Fragmento citado:
+ + + + + + +

A un
lado, Meryl Streep. La más excelsa, asombrosa, sorprendente interpretación
femenina en las pantallas de cine el año pasado no fue ni siquiera nominada al
Oscar. Una sorpresa mejor --o peor-- incluso que la de las gemelas Olsen
descubriendo su secreto mejor guardado en Martha Marcy May Marlene, porque Elizabeth
Olsen no fue la mejor actriz principal sin Academy Award de 2011, sino ¡la insípida,
larguirucha, prematura Alice de Tim Burton! Exactamente. La adaptación irregular,
equívocamente personal y notablemente fallida de las novelas pro alucinógenos
del matemático Lewis Carroll, en realidad no reveló a su protagonista, lo cual
es el detalle más surreal(ista) de todo. Entonces fue que las (almas gemelas) Brontë acudieron al rescate, específicamente Charlotte, la más retraída y
aparentemente mesurada. A diferencia de las Olsen, “niñas prodigio” de una era
sin mayor significado, las Brontë no eran nada si no las elevaciones y abismos
del alma humana. En los ancestrales moors salvajes, gaélicos, donde estas
laicas hermanas habitaron y definieron el Gótico, todavía las pasiones
intemperadas de Heathcliff y Cathy deciden las sinuosidades del clima, y a
veces hasta se escucha la voz impredecible, entre el mal humor del viento y la
ternura de la brisa, del secreto Rochester clamando por la
adolescente Jane, el amor de una vida. Mia Wasikowska nos devuelve el milagro
de un romance eterno, en una adaptación, filmada con gran sentido de la
plasticidad de las imágenes y de su muda capacidad de comunicación, que sin
embargo no sería absolutamente nada sin su increíble musa y artista, un
verdadero caso de identificación actriz/personaje que evoluciona tocando todas
las notas --y algunas desconocidas u olvidadas-- de sensibilidad del espectador
como la más consumada solista, tal y como Charlotte Brontë habló a través de
Jane Eyre cuando la literatura nos hacía más humanos.

+ + + + + + +

Ejercicio 1:
Enumera todas las personas reales que el fragmento menciona con nombre y apellido.
Ejercicio 2:
¿Qué profesión atribuye el fragmento a Lewis Carroll?

(Datos recopilados)
+ + + + + + +

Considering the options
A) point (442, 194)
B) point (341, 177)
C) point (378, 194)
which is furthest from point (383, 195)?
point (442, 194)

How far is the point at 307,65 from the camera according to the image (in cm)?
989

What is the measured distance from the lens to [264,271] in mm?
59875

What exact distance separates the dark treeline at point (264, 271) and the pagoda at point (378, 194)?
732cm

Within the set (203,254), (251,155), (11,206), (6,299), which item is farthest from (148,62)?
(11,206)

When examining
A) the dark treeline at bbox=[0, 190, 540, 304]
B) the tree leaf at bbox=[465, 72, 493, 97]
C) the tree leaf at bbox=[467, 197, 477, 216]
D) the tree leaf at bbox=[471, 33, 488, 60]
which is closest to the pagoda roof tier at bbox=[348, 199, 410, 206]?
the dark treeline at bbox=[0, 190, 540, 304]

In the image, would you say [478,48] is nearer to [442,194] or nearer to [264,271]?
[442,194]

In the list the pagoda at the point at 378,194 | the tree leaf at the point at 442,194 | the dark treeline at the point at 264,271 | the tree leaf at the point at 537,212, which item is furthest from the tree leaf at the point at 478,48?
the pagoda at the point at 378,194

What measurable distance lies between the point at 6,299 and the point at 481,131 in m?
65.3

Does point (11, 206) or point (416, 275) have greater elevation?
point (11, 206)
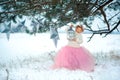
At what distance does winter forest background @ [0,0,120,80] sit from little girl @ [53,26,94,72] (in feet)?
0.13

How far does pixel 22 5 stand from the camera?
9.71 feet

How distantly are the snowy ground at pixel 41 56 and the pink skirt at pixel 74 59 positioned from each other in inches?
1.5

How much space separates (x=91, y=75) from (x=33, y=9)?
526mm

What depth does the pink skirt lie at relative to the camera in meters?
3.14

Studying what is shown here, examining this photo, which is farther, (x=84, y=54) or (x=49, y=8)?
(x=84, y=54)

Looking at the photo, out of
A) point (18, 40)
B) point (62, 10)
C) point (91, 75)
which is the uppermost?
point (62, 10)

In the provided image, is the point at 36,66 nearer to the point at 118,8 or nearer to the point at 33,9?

+ + + + + + +

Respuesta 1:
Meryl Streep, Elizabeth Olsen, Tim Burton, Lewis Carroll, Charlotte Brontë y Mia Wasikowska.

Respuesta 2:
Lo presenta como matemático.